Organization Advise: Create a folder for all projects on your computer. In this folder you will have all the subfolder created by the cloning of the project repositories.

5 Assessment

Homework Projects are mostly for your learning! Use them as that.

Nevertheless, they also play a role in the assessment of the Module “Data Science Tools” in the following forms:

  1. Some tasks are requirements. You need to have solved more than 50% of these required tasks correctly to be eligible to pass the module! The percentage does not affect the grade, it is a requirement only.
  2. When you solve 100% of the required tasks you can receive a bonus of 0.33 for your grade.

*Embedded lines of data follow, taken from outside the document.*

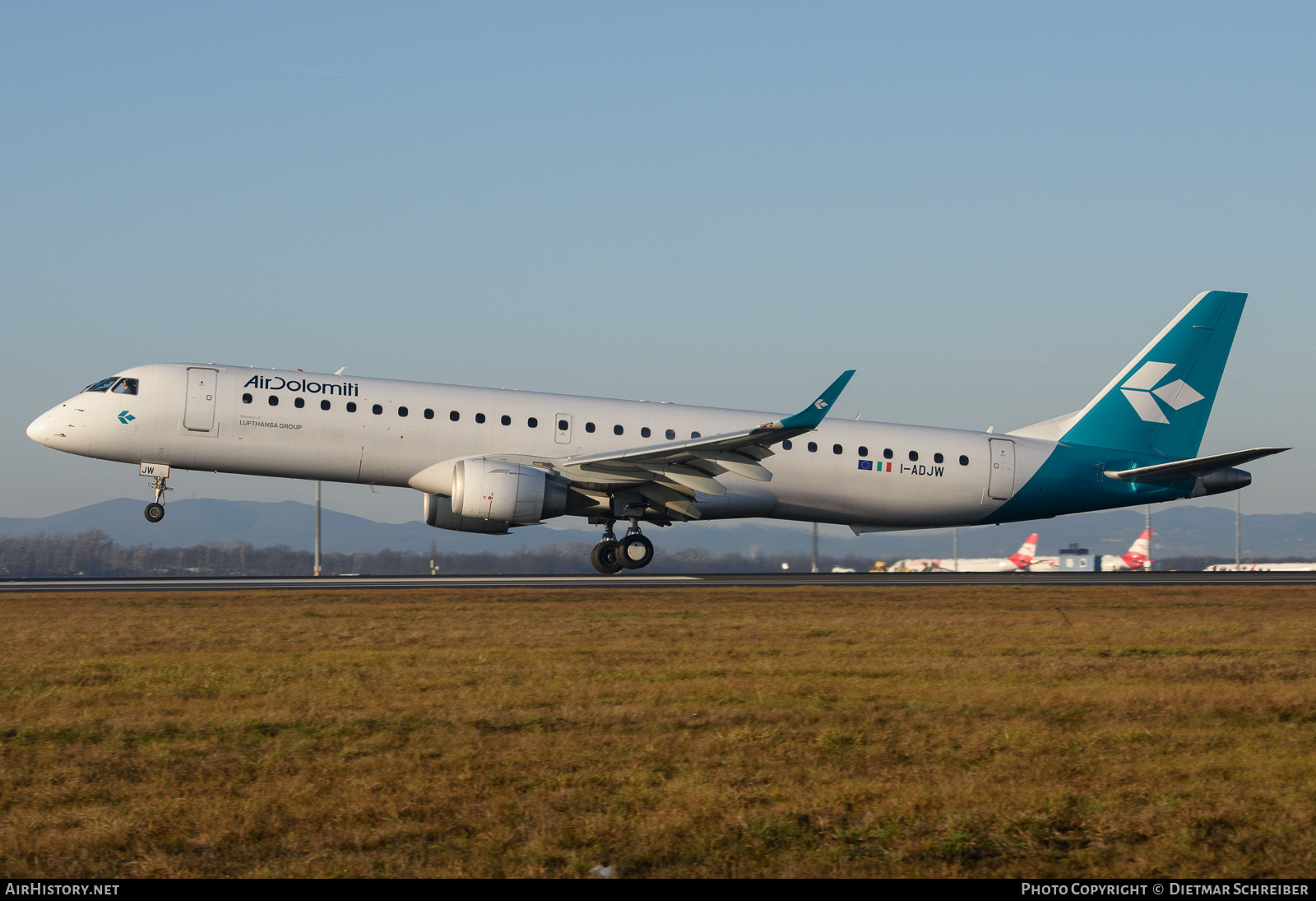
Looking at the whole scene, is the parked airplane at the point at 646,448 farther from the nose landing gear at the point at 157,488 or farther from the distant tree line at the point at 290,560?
the distant tree line at the point at 290,560

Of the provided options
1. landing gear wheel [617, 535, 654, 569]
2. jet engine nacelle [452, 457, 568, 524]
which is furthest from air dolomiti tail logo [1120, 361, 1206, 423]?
jet engine nacelle [452, 457, 568, 524]

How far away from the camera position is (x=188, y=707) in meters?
10.3

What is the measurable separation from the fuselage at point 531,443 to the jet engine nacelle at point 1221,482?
1.06 feet

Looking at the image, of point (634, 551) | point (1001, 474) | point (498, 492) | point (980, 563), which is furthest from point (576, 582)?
point (980, 563)

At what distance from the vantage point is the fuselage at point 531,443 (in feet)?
89.6

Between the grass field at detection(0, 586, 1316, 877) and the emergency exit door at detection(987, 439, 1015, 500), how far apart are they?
15.7 meters

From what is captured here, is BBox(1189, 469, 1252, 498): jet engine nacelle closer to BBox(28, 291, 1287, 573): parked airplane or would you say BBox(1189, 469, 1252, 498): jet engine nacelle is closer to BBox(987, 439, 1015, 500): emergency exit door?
BBox(28, 291, 1287, 573): parked airplane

The grade of the Module “Data Science Tools” is made for your final project. This can depart and build on topics and data of Homework Projects.

Whatever the data and topic for your final project will be, it is assumed to have the same format as a Homework Project: A private repository provided by the instructors.

The Module “Data Science Concepts” is assessed with an exam. It does not rely on the Homework Projects. However, some examples in the exam maybe relate to content of Homework Projects, so familiarity with Homework content will be of help.

6 Feedback

Together with Teaching Assistant the instructors will try to give feedback on your work.

The preferred way is via GitHub Issues. An Issues-Section is part of every repository. They are used to organize collaborative work and organize user interaction. You can also use issues for yourself as a project-specific To-Do-List.

Instructors and Teaching Assistants may use Issues to give you some feedback on the current state of your work in the project.

If you require feedback:

  • File an issue and describe on what you need feedback or help as specific as possible.
  • Point the instructors to your issue.

7 Making a Homework Project repository public

You may want to use your Homework Projects in your portfolio. The repositories can be made public from where the are. If you want to do so, please inform the instructors. In the case of publication, the README should be replaced by a note that this was part of a Homework in Data Science Tools at Constructor University. Please also make sure that no private data gets into a public repository.